Temperature mapping of Earth-sized exoplanets had long been an aspirational goal because the signal is faint and the measurements demand extraordinary stability. Webb’s infrared sensitivity is now making that kind of analysis possible. In this case, the telescope was able to track both planets through full orbital cycles and extract thermal differences large enough to diagnose their atmospheric state. That is a major methodological step for the field, even if the specific planets studied turned out to be hostile.
A milestone built on a harsh answer
There is a tendency in exoplanet coverage to treat every new measurement as a referendum on habitability. The more important lesson from these observations is subtler. Habitability is not the only scientific prize. Knowing that TRAPPIST-1b and 1c are likely airless, tidally locked rocky worlds tells researchers something concrete about atmospheric survival, planetary evolution, and the environmental limits of worlds around small stars.
It also sharpens the agenda for future observations. If the inner planets are effectively stripped down to rock, the next question becomes how conditions change farther out in the same system. Do cooler TRAPPIST-1 planets retain atmospheres more successfully? Can Webb or future observatories detect gases on those worlds? How common is this pattern across other red-dwarf systems?
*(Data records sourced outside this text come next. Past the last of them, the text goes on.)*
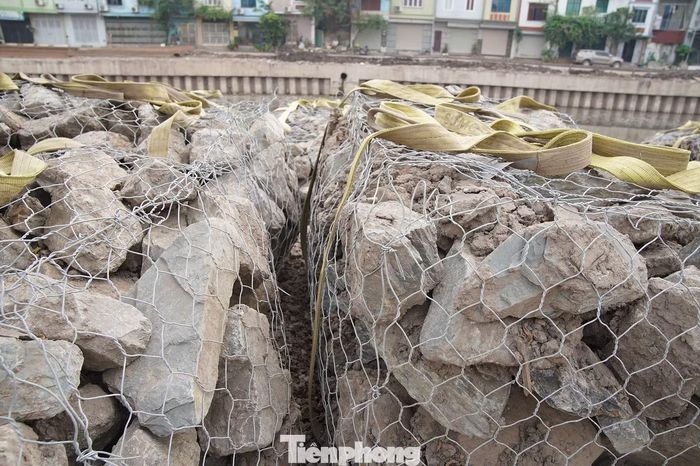 Sau khi nạo vét, các rọ đá được thả xuống sông để tránh xói mòn lòng sông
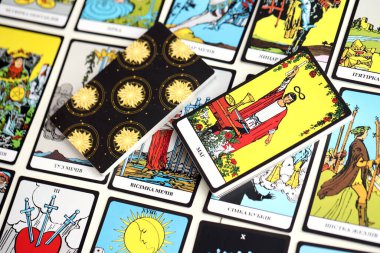 KYIV, UKRAINE - 10 Temmuz 2024 Tarot minor ve Rider Waite esoteric deck 'in büyük arcana kartları. Falcılık ve esrarengiz eylemler için birçok tarot kartı kapanır
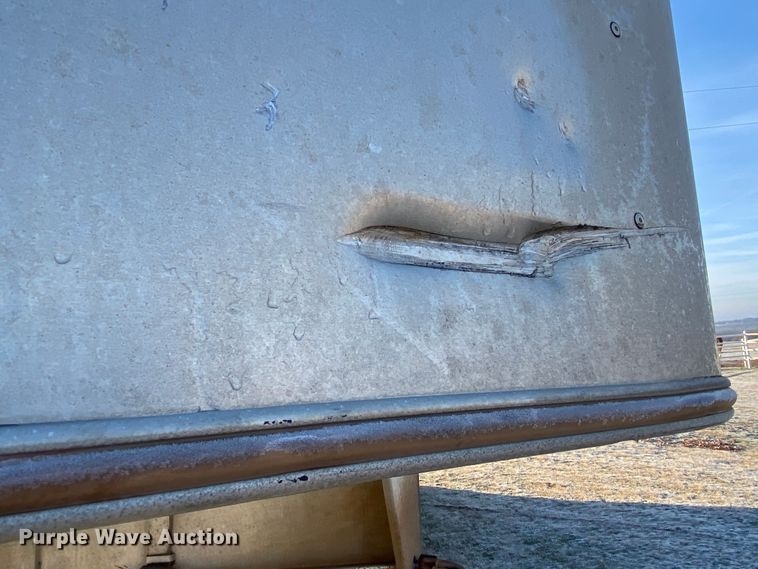 image for item IG9909 2004 Monterey 1020-7  livestock trailer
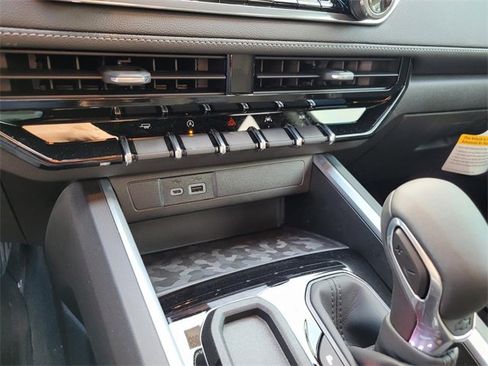 New 2026 Chevrolet Colorado LT image 14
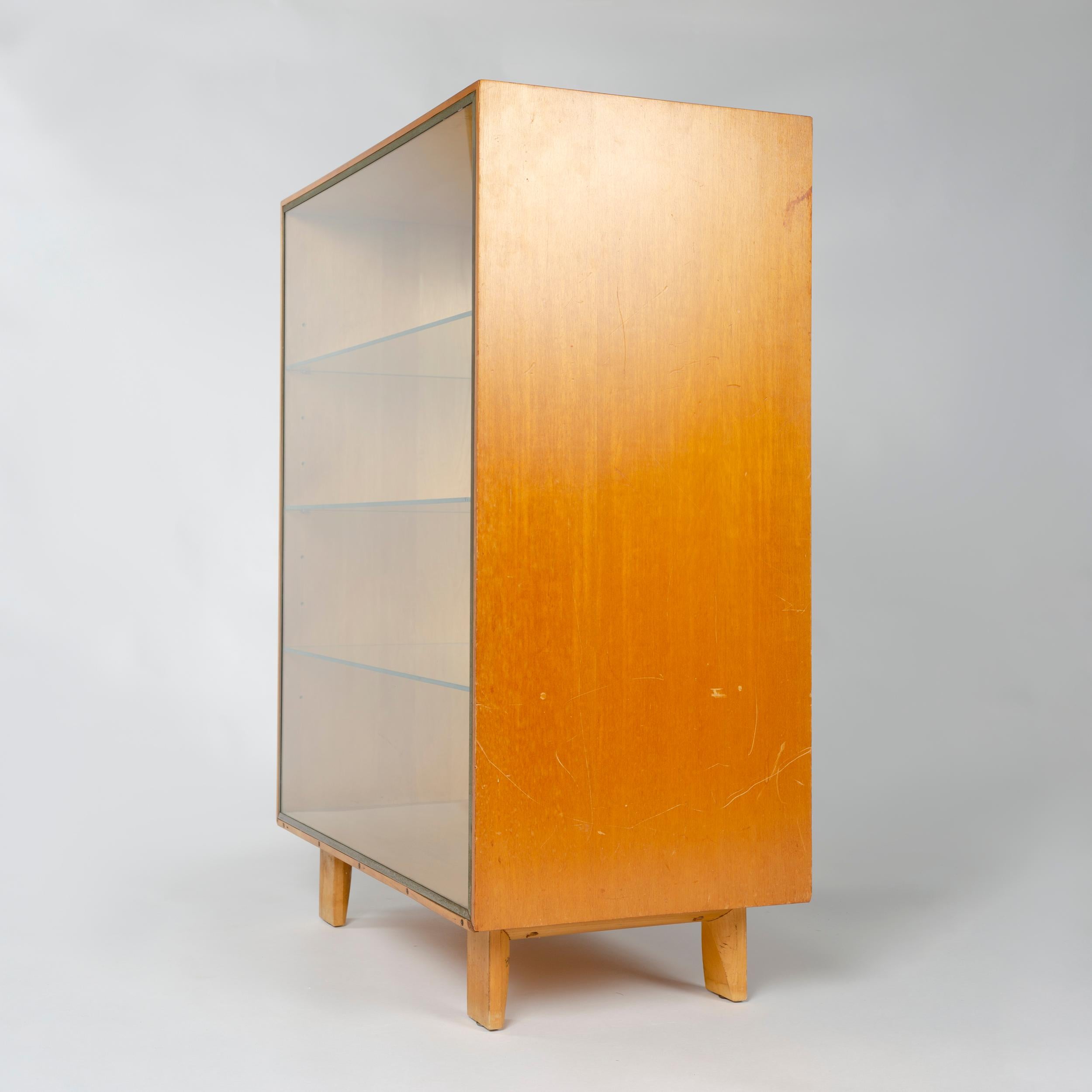 Offener Schrank aus Nussbaumholz mit Glasregalen von George Nelson für Herman Miller, 1950er Jahre (amerikanisch) im Angebot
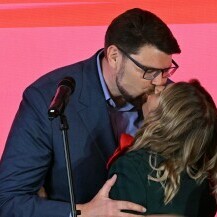 Poljubac u izbornoj noći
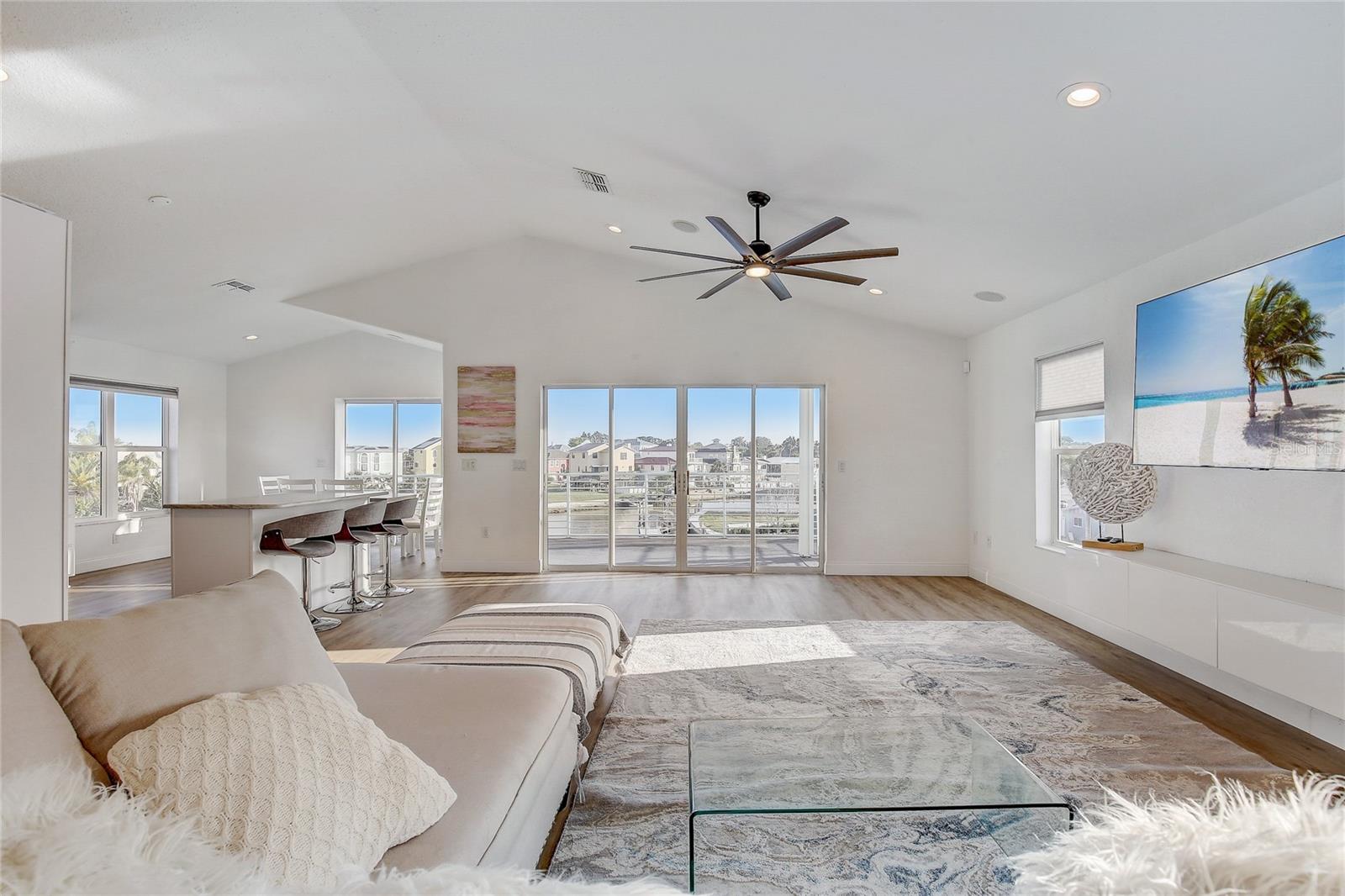 HUDSON BEACH ESTATES - Residential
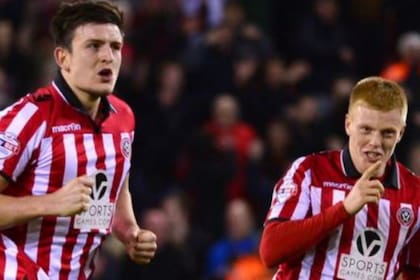 Terry Kennedy supo copartir dupla con Harry Maguire, actual defensor del Manchester United y la Selección Inglesa de Fútbol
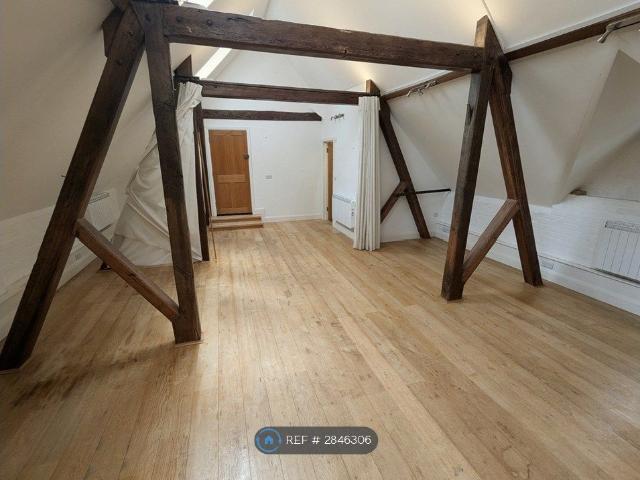 The Granary, Dorking RH4, Studio to rent, £1,500 pcm | PrimeLocation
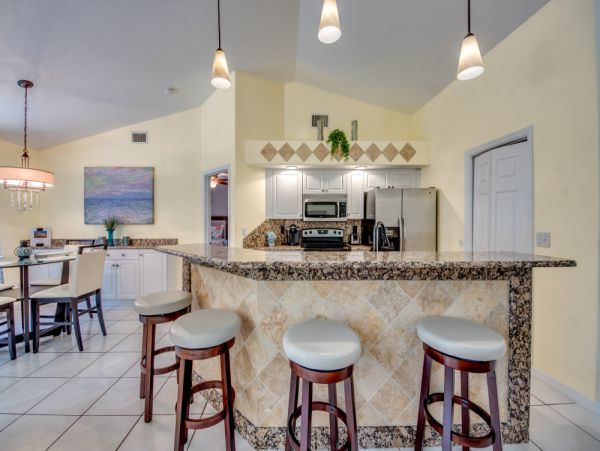 Cape Coral Home 1024330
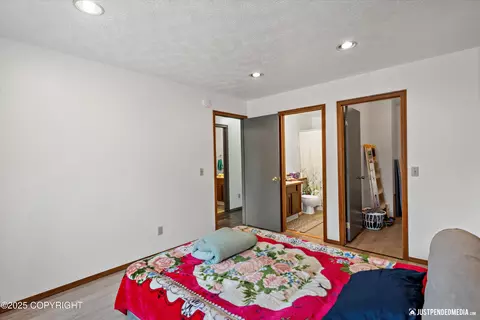 3130 E 46th Ave # 3, Anchorage, AK 99507 photo 8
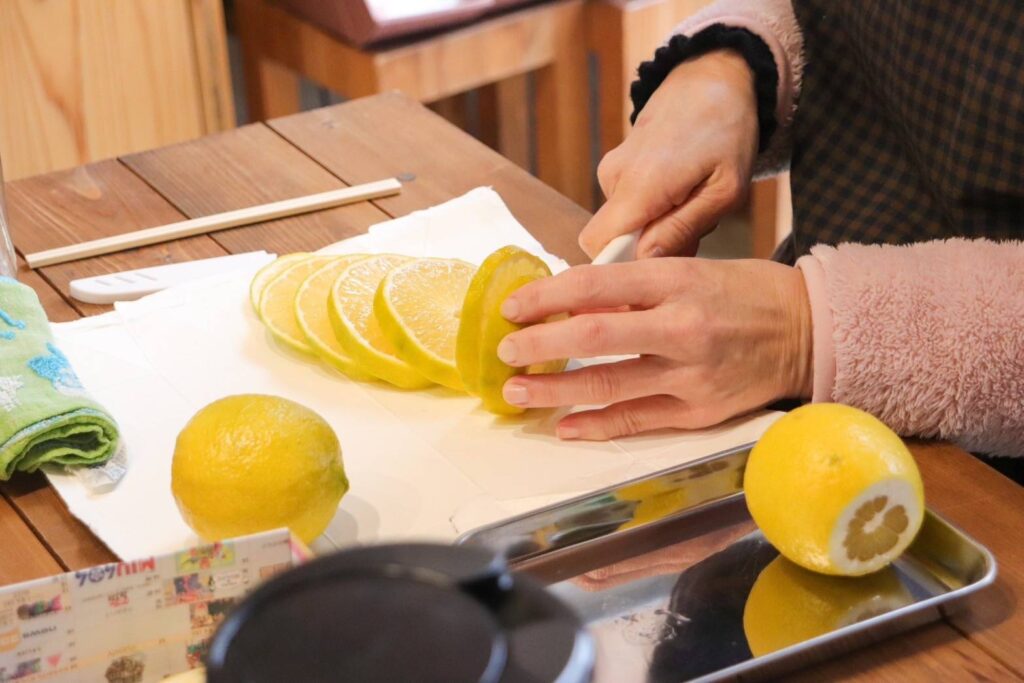 楽しく手作り！私だけのレモンシロップ［西村農園］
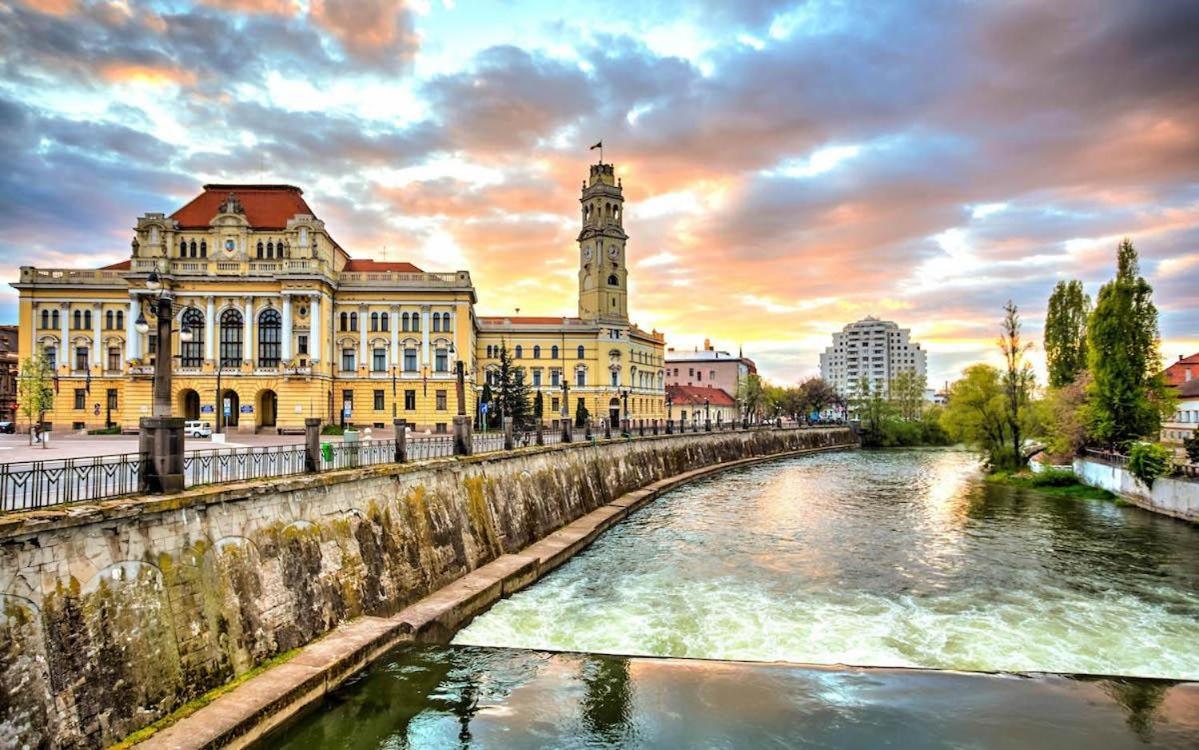 Private Apartment In The City Centre. Oradea Ngoại thất bức ảnh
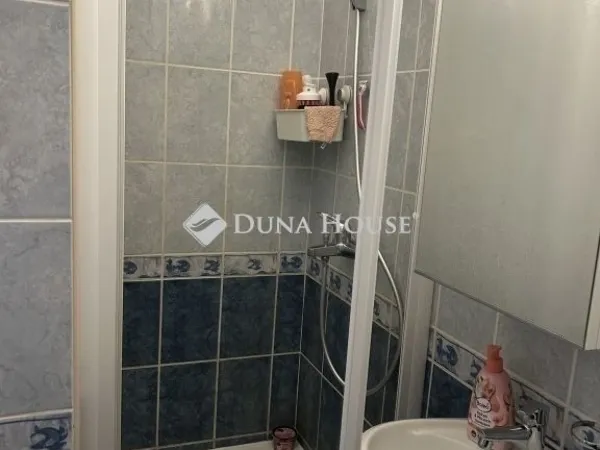 Eladó lakás Budapest VI. kerület, Nagykörúton kívüli terület 116 nm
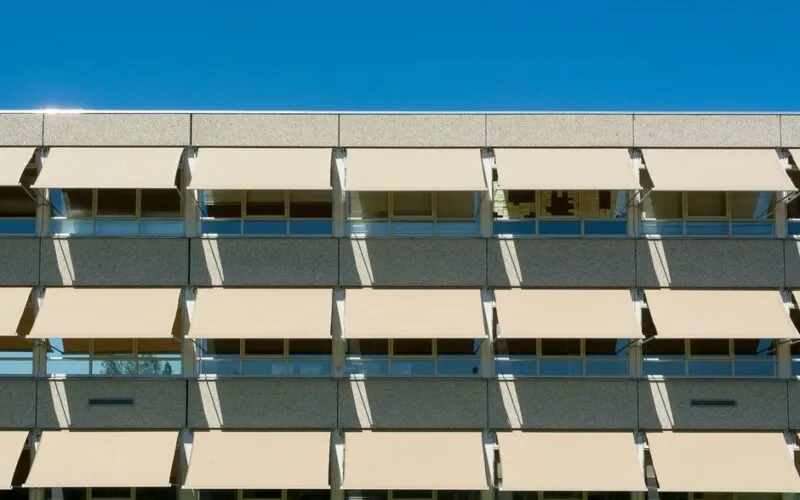 Najlepsze maty i panele zacieniające na balkon – porównanie i poradnik wyboru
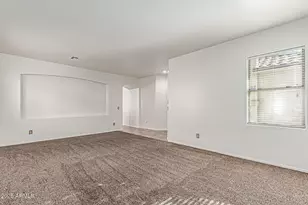 7341 N 72nd Ave, Glendale, AZ 85303 - Photo 5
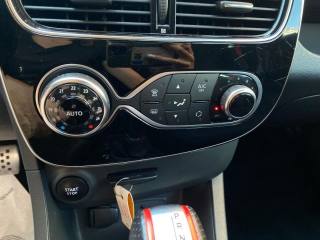 RENAULT Clio usata, con Touch screen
For now, TRAPPIST-1b and 1c stand as two of the clearest examples yet of what a tidally locked terrestrial planet can look like when there is no atmospheric buffer between eternal day and endless night. The science is impressive precisely because the answer is so unforgiving. Webb did not reveal hidden clement conditions on these worlds. It revealed their exposed surfaces, their thermal extremes, and a new level of precision in humanity’s attempt to read the climates of planets orbiting distant suns.